39.105
Privacy
IT contracts must include specific privacy protections, safeguards, and inspection requirements to comply with the Privacy Act and ensure ongoing data security.
Overview
FAR 39.105 requires agencies to ensure that contracts for information technology (IT) address privacy protection in accordance with the Privacy Act (5 U.S.C. 552a) and FAR Part 24. For contracts involving the design, development, or operation of a system of records using commercial IT services or support, agencies must include specific privacy-related provisions. These provisions mandate that contractors and their employees follow agency rules of conduct, guard against identified threats and hazards, implement specified safeguards, and comply with government inspection programs to maintain and improve privacy protections throughout contract performance.
Key Rules
- Privacy Act Compliance
- Contracts for IT must comply with the Privacy Act and FAR Part 24 requirements for protecting personal information.

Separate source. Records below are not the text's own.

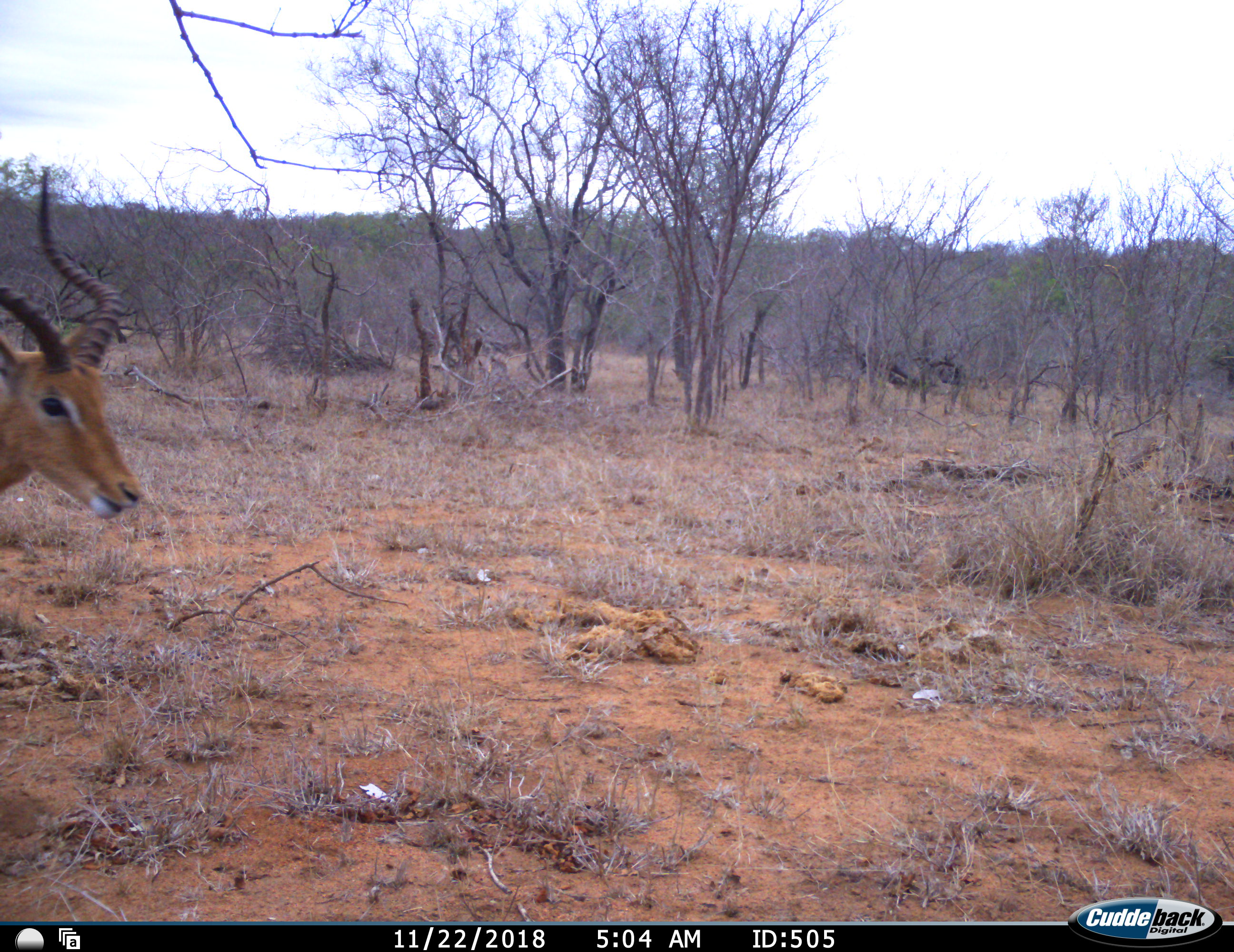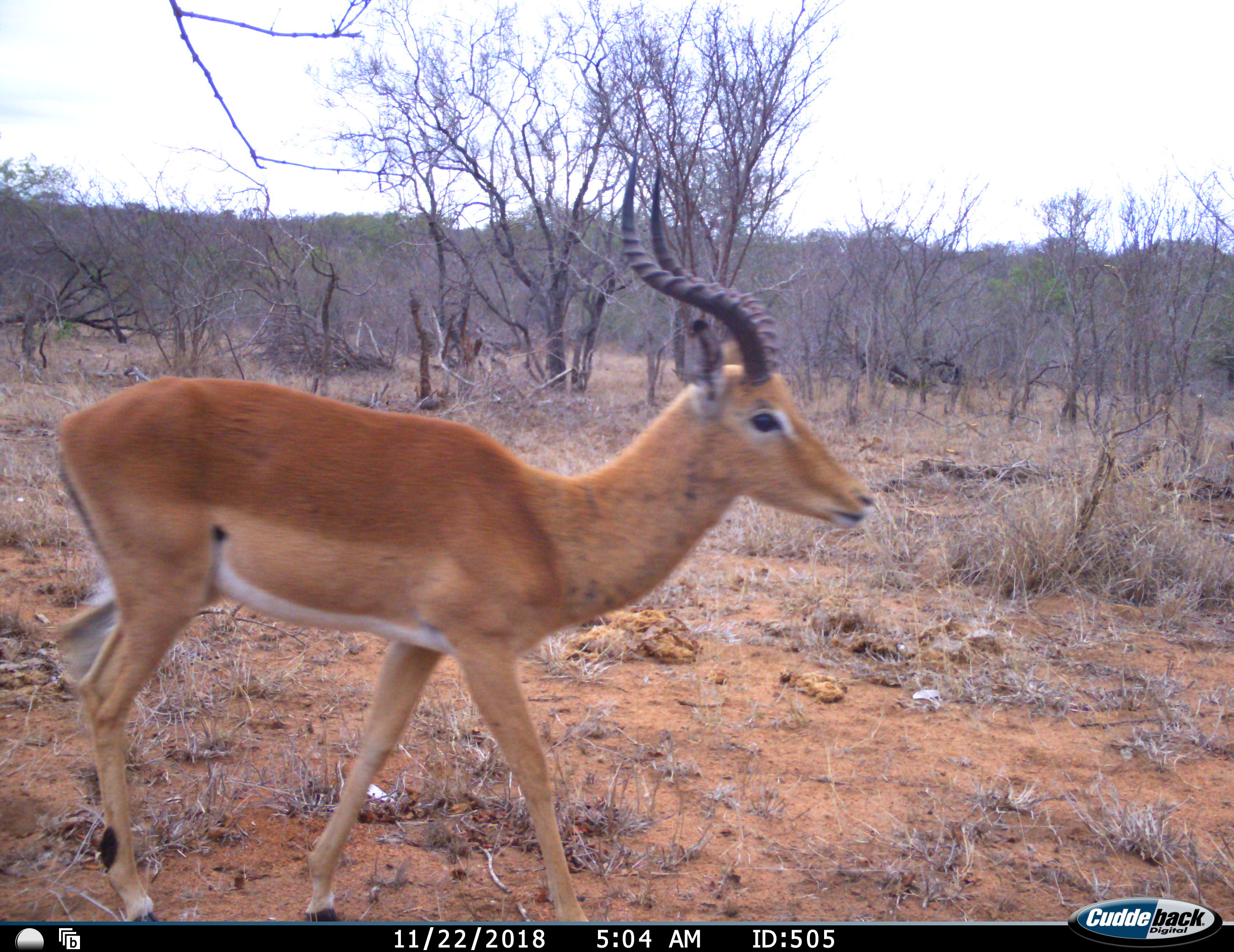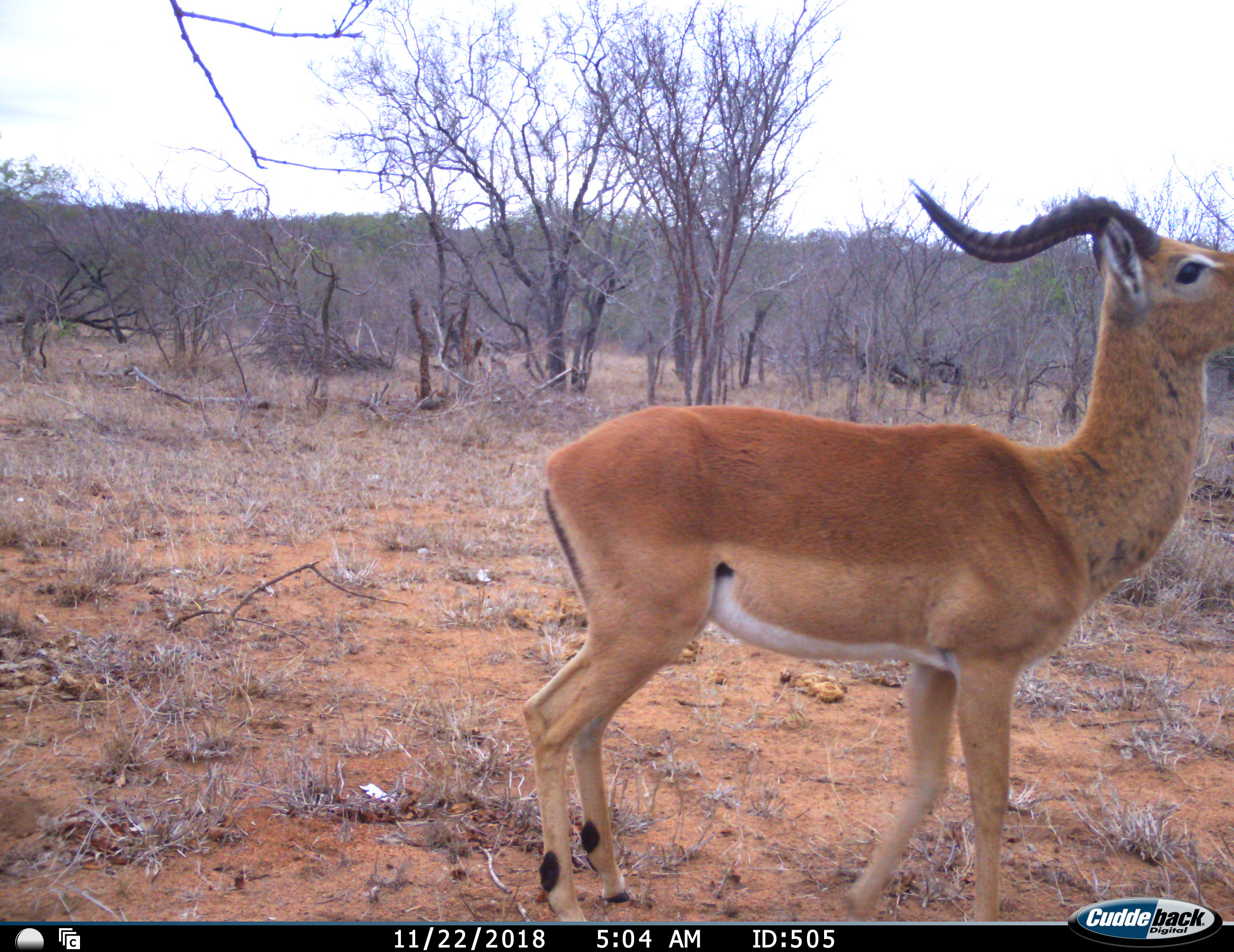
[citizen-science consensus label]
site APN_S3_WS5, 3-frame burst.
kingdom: Animalia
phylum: Chordata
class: Mammalia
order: Artiodactyla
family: Bovidae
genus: Aepyceros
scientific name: Aepyceros melampus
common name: impala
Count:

- System of Records Contracts
- Contracts for IT systems of records must include: agency rules of conduct, a list of threats/hazards, required safeguards, and government inspection requirements.
Responsibilities
- Contracting Officers: Ensure all IT contracts include required privacy provisions and oversight mechanisms.
- Contractors: Adhere to agency rules, implement safeguards, guard against threats, and cooperate with inspections.
- Agencies: Develop rules of conduct, identify threats, specify safeguards, and conduct ongoing inspections.
Practical Implications
- This section exists to ensure that personal data handled by contractors is protected in line with federal law.
- It impacts daily contracting by requiring detailed privacy planning and ongoing oversight.
- Common pitfalls include failing to specify threats, inadequate safeguards, or lack of inspection protocols, which can lead to noncompliance and data breaches.